→ **EXERCISE DESCRIPTION**
Please return only the lines between the line with "Điểm nổi bật của Sunwin qua trải nghiệm thực tế Điểm" and the final line of the entries, both included, and exclude pictures.

********************

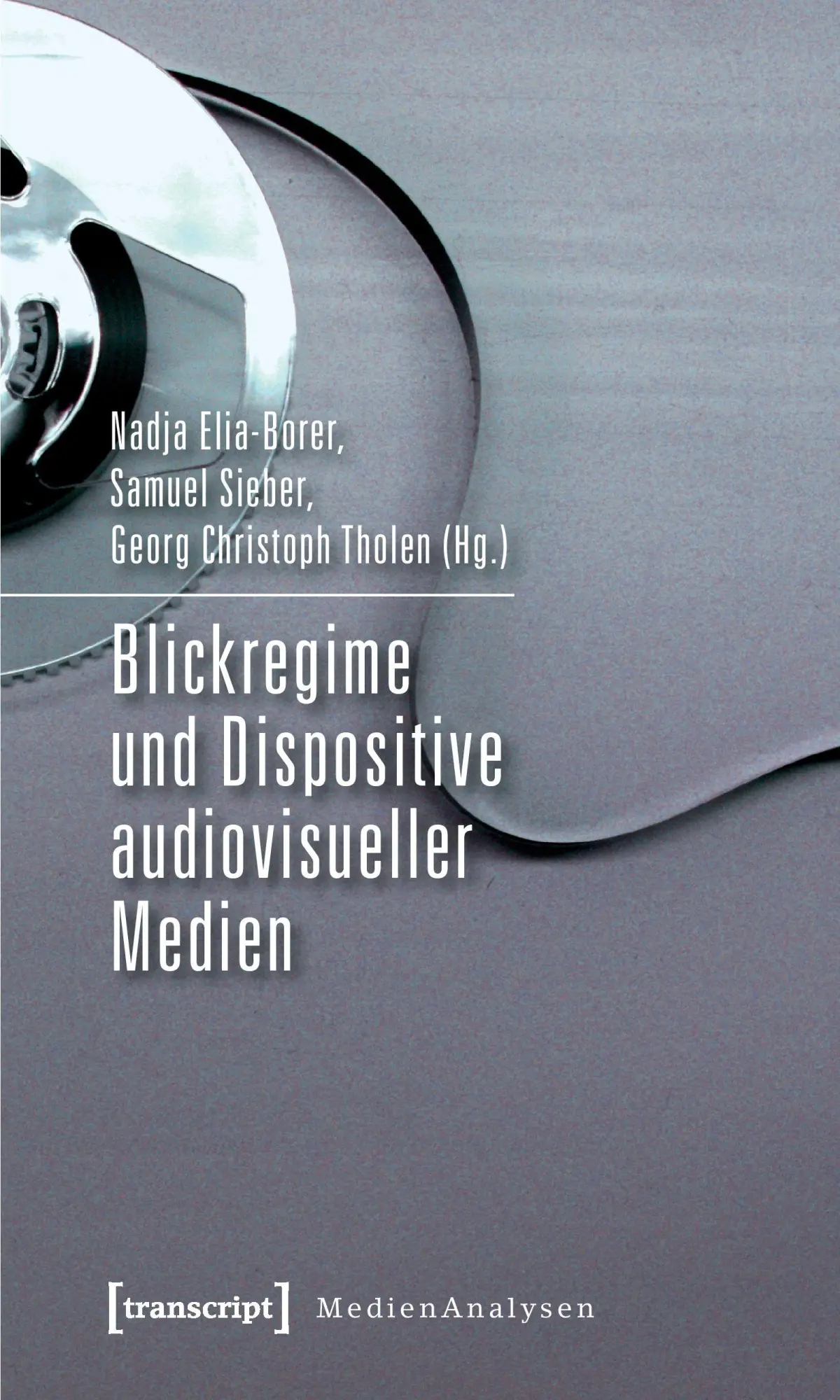 Cover: 9783837617795 | Blickregime und Dispositive audiovisueller Medien | Nadja Borer | Buch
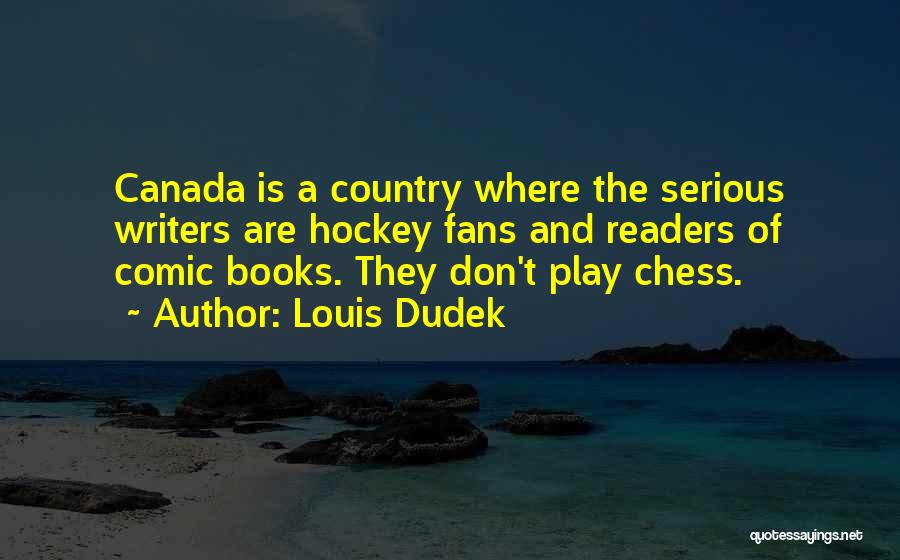 Comic Books Quotes By Louis Dudek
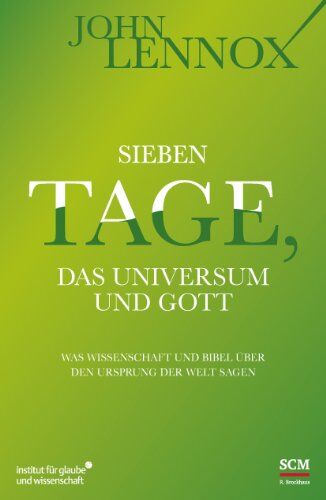 John Lennox - Sieben Tage, das Universum und Gott: Was Wissenschaft und Bibel über den Ursprung der Welt sagen - Preis vom 09.10.2026 07:28:09 h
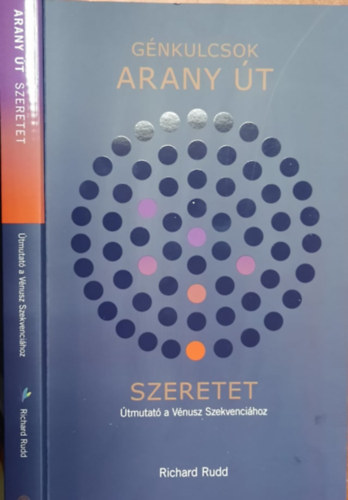 Gnkulcsok - Arany t - Szeretet (tmutat a Vnusz Szekvencihoz)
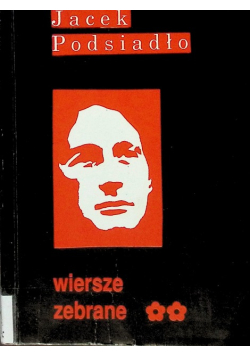 Podsiadło Wiersze zebrane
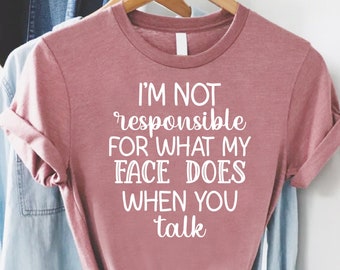 I'm Not Responsible For What My Face Does When You Talk Shirt,Responsible Quote T-Shirt,Sarcastic Tee,Smartass Shirt,Funny Sarcasm Shirt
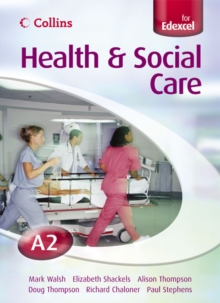 Collins A Level Health and Social Care : A2 for EDEXCEL Student's Book, Paperback Collins A Level Health and Social Care : A2 for EDEXCEL Student's Book, Paperback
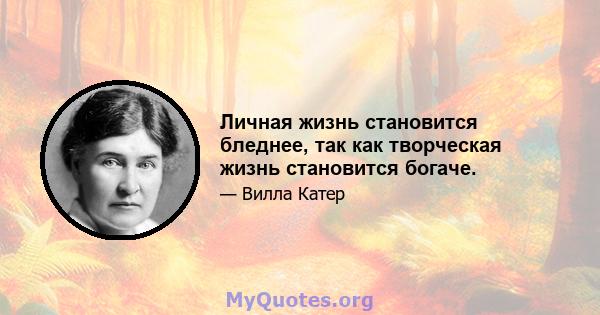 Личная жизнь становится бледнее, так как творческая жизнь становится богаче.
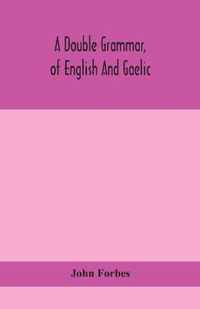 A double grammar, of English and Gaelic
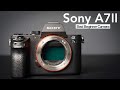 Why the Sony A7II is the best beginner Full Frame Camera in 2024 and not the A7III - 4K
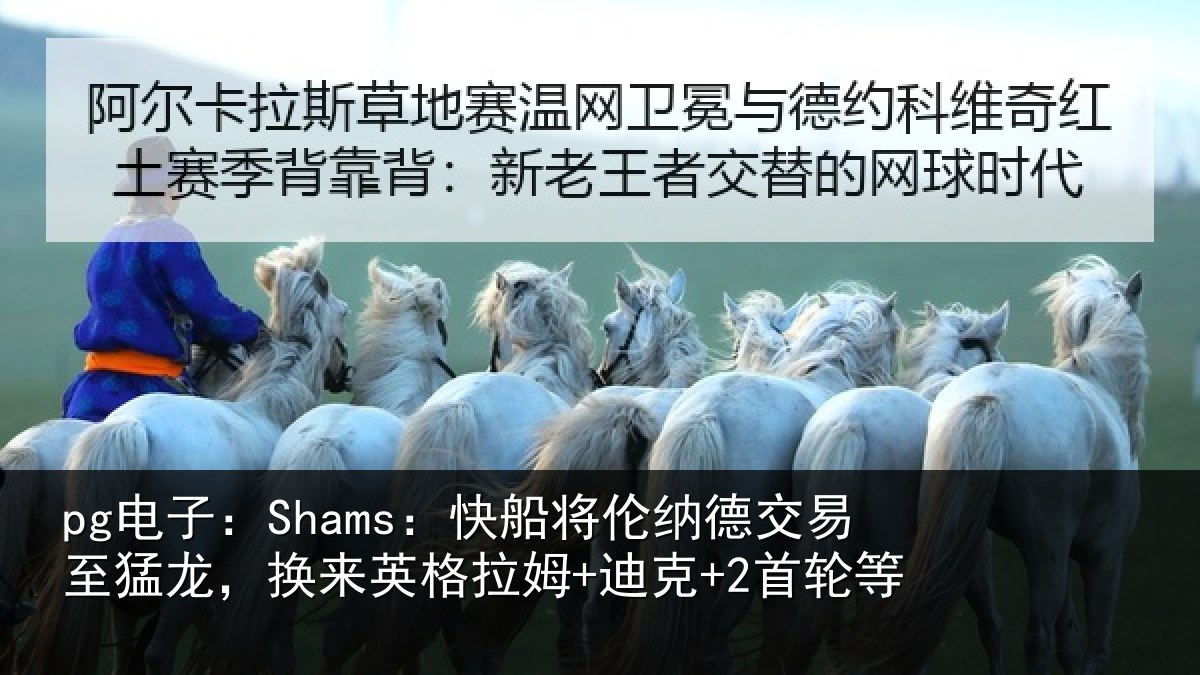 pg电子：Shams：快船将伦纳德交易至猛龙，换来英格拉姆+迪克+2首轮等
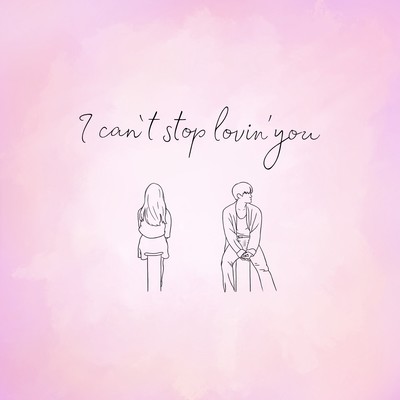 I can't stop lovin' you Front Cover
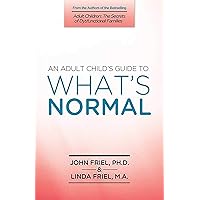 An Adult Child's Guide to What's 'Normal' An Adult Child's Guide to What's 'Normal' Paperback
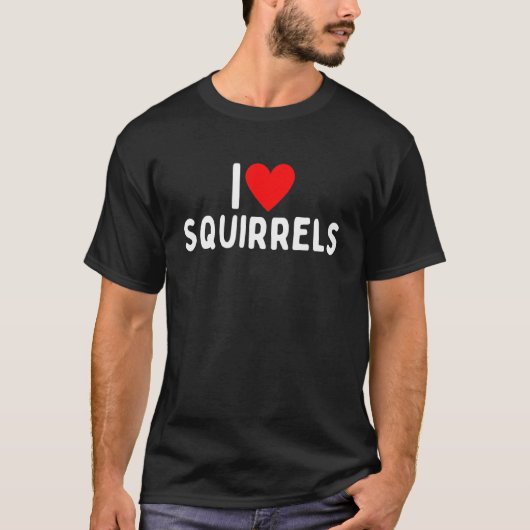 I Love Squirrels T-shirt (Voorkant)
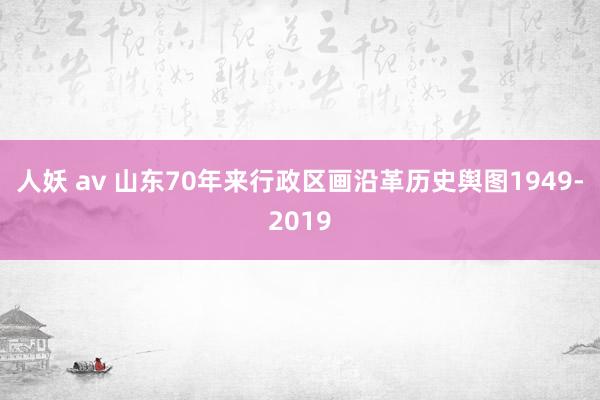 人妖 av 山东70年来行政区画沿革历史舆图1949-2019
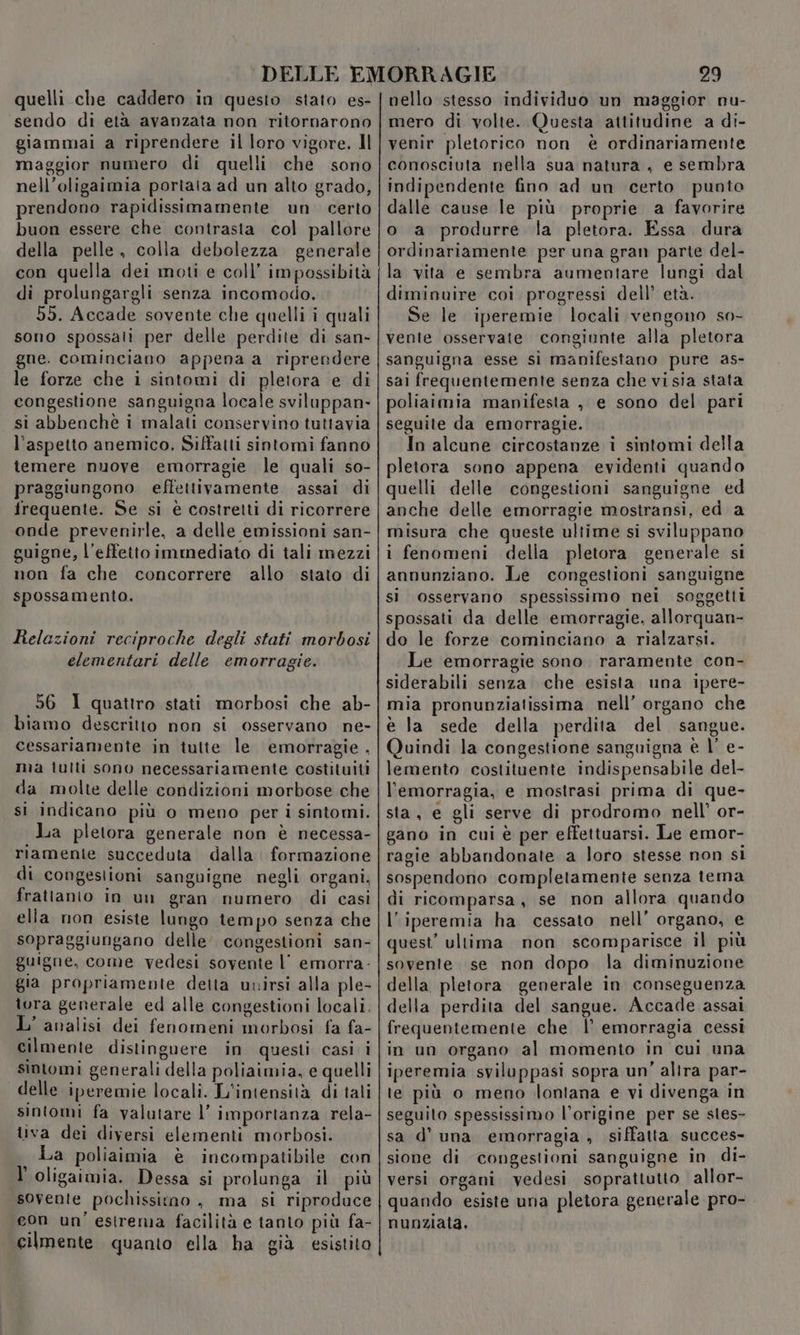 quelli che caddero in questo stato es- sendo di età avanzata non ritornarono giammai a riprendere il loro vigore. Il maggior numero di quelli che sono nell’oligaimia portata ad un alto grado, prendono rapidissimamente un certo buon essere che contrasta col pallore della pelle. colla debolezza generale con quella dei moti e coll’ impossibità di prolungargli senza incomodo. 59. Accade sovente che quelli i quali sono spossati per delle perdite di san- gne. cominciano appena a riprendere le forze che i sintomi di pletora e di congestione sanguigna locale sviluppan- si abbenchè i malati conservino tuttavia l'aspetto anemico, Siffatti sintomi fanno temere nuove emorragie le quali so- praggiungono effettivamente assai di frequente. Se si è costretti di ricorrere onde prevenirle, a delle emissioni san- guigne, l’effettoimmediato di tali mezzi non fa che concorrere allo stato di spossamento. Relazioni reciproche degli stati morbosi elementari delle emorragie. 56 1 quattro stati morbosi che ab- biamo descritto non si osservano ne- cessariamente in tutte le emorragie, ma tutti sono necessariamente costituiti da molte delle condizioni morbose che si indicano più o meno per i sintomi. La pletora generale non è necessa- riamente succeduta dalla. formazione di congestioni sanguigne negli organi, frattanto in un gran numero di casì elia non esiste lungo tempo senza che sopraggiungano delle’ congestioni san- guigne, come vedesi sovente l' emorra- gia propriamente detta uvirsi alla ple- tora generale ed alle congestioni locali. L'analisi dei fenomeni morbosi fa fa- cilmente distinguere in questi casi i sintomi generali della poliaimia, e quelli delle iperemie locali. L'intensità di tali sintomi fa valutare l’ importanza rela- tiva dei diversi elementi morbosi. I La poliaimia è incompatibile con l'oligaimia. Dessa si prolunga il più sovente pochissimo , ma si riproduce eon un'estrema facilità e tanto più fa- cilmente quanto ella ha già esistito 29 nello stesso individuo un maggior nu- mero di volte. Questa attitudine a di- venir pletorico non è ordinariamente conosciuta nella sua natura , e sembra indipendente fino ad un certo punto dalle cause le più proprie a favorire o a produrre la pletora. Essa dura ordinariamente per una gran parte del- la vita e sembra aumentare lungi dal diminuire coi progressi dell’ età. Se le iperemie locali vengono so- vente osservate congiunte alla pletora sanguigna esse si manifestano pure as- sai frequentemente senza che vi sia stata poliaimia manifesta , e sono del pari seguite da emorragie. In alcune circostanze i sintomi della pletora sono appena evidenti quando quelli delle congestioni sanguigne ed anche delle emorragie mostransi, ed a misura che queste ultime si sviluppano i fenomeni della pletora generale si annunziano. Le congestioni sanguigne sì osservano spessissimo nei soggetti spossati da delle emorragie, allorquan- do le forze cominciano a rialzarsi. Le emorragie sono. raramente con- siderabili senza che esista una ipere- mia pronunziatissima nell’ organo che è la sede della perdita del sangue. Quindi la congestione sanguigna è |’ e- lemento costituente indispensabile del- l'emorragia, e mostrasi prima di que- sta, e gli serve di prodromo nell’ or- gano in cui è per effettuarsi. Le emor- ragie abbandonate a loro stesse non si sospendono completamente senza tema di ricomparsa, se non allora quando l’iperemia ha cessato nell’ organo, e quest’ ultima non scomparisce il più sovente se non dopo la diminuzione della pletora generale in conseguenza della perdita del sangue. Accade assai frequentemente che l’ emorragia cessi in un organo al momento in cui una iperemia sviluppasi sopra un’ alira par- te più o meno lontana e vi divenga in seguito spessissimo l'origine per se sles- sa d’ una emorragia , siffatta succes- sione di congestioni sanguigne in di- versi organi vedesi soprattutto allor- quando esiste una pletora generale pro- nunziala,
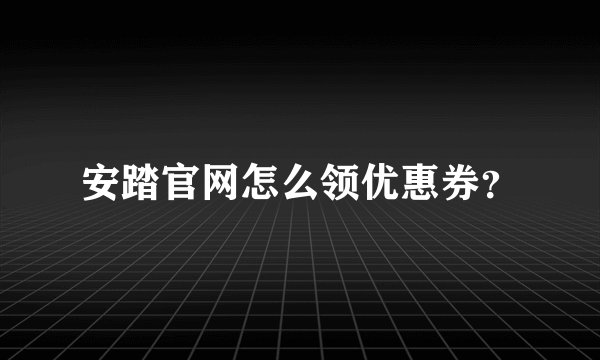 安踏官网怎么领优惠券?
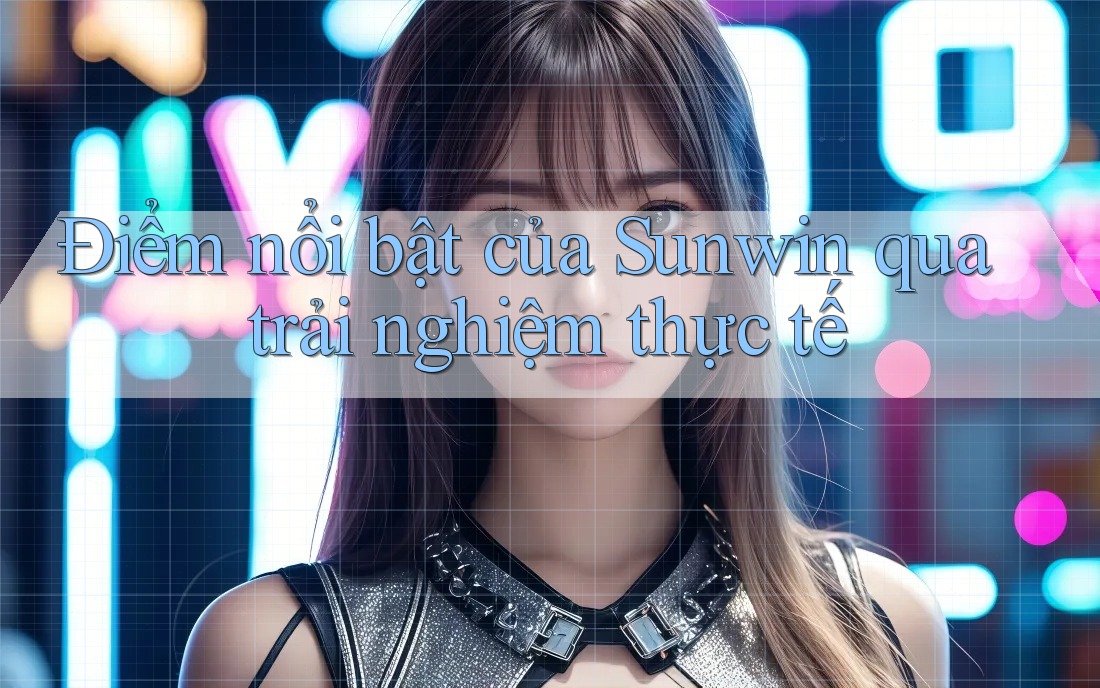 Điểm nổi bật của Sunwin qua trải nghiệm thực tế Điểm nổi bật của Sunwin qua trải nghiệm thực tế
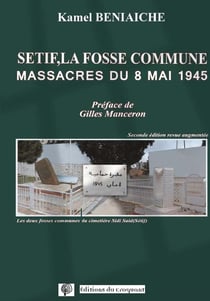 Sétif, la fosse commune : Massacres du 8 mai 1945
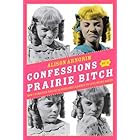 Confessions of a Prairie Bitch: How I Survived Nellie Oleson and Learned to Love Being Hated
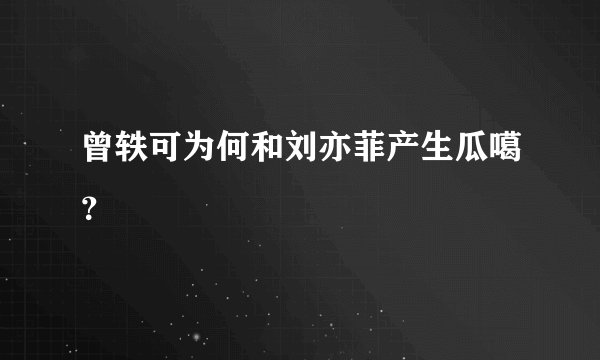 曾轶可为何和刘亦菲产生瓜噶？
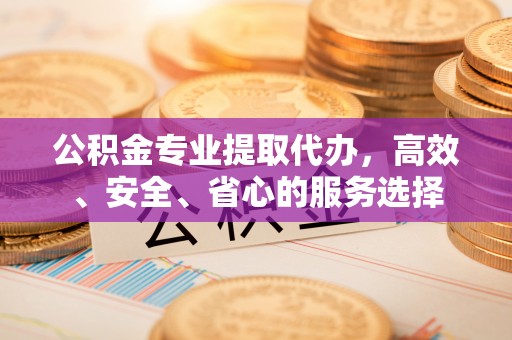 奉化公积金专业提取代办，高效、安全、省心的服务选择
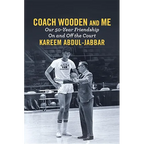 Coach Wooden and Me: Our 50-Year Friendship on and Off the Court - Hardcover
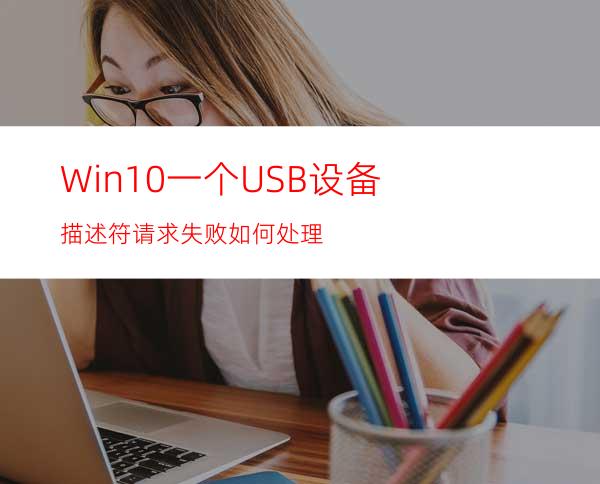 Win10一个USB设备描述符请求失败如何处理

********************

→ **RESULT OF THIS TASK**
 Điểm nổi bật của Sunwin qua trải nghiệm thực tế Điểm nổi bật của Sunwin qua trải nghiệm thực tế
 Sétif, la fosse commune : Massacres du 8 mai 1945
 Confessions of a Prairie Bitch: How I Survived Nellie Oleson and Learned to Love Being Hated
 曾轶可为何和刘亦菲产生瓜噶？
 奉化公积金专业提取代办，高效、安全、省心的服务选择
 Coach Wooden and Me: Our 50-Year Friendship on and Off the Court - Hardcover
 Win10一个USB设备描述符请求失败如何处理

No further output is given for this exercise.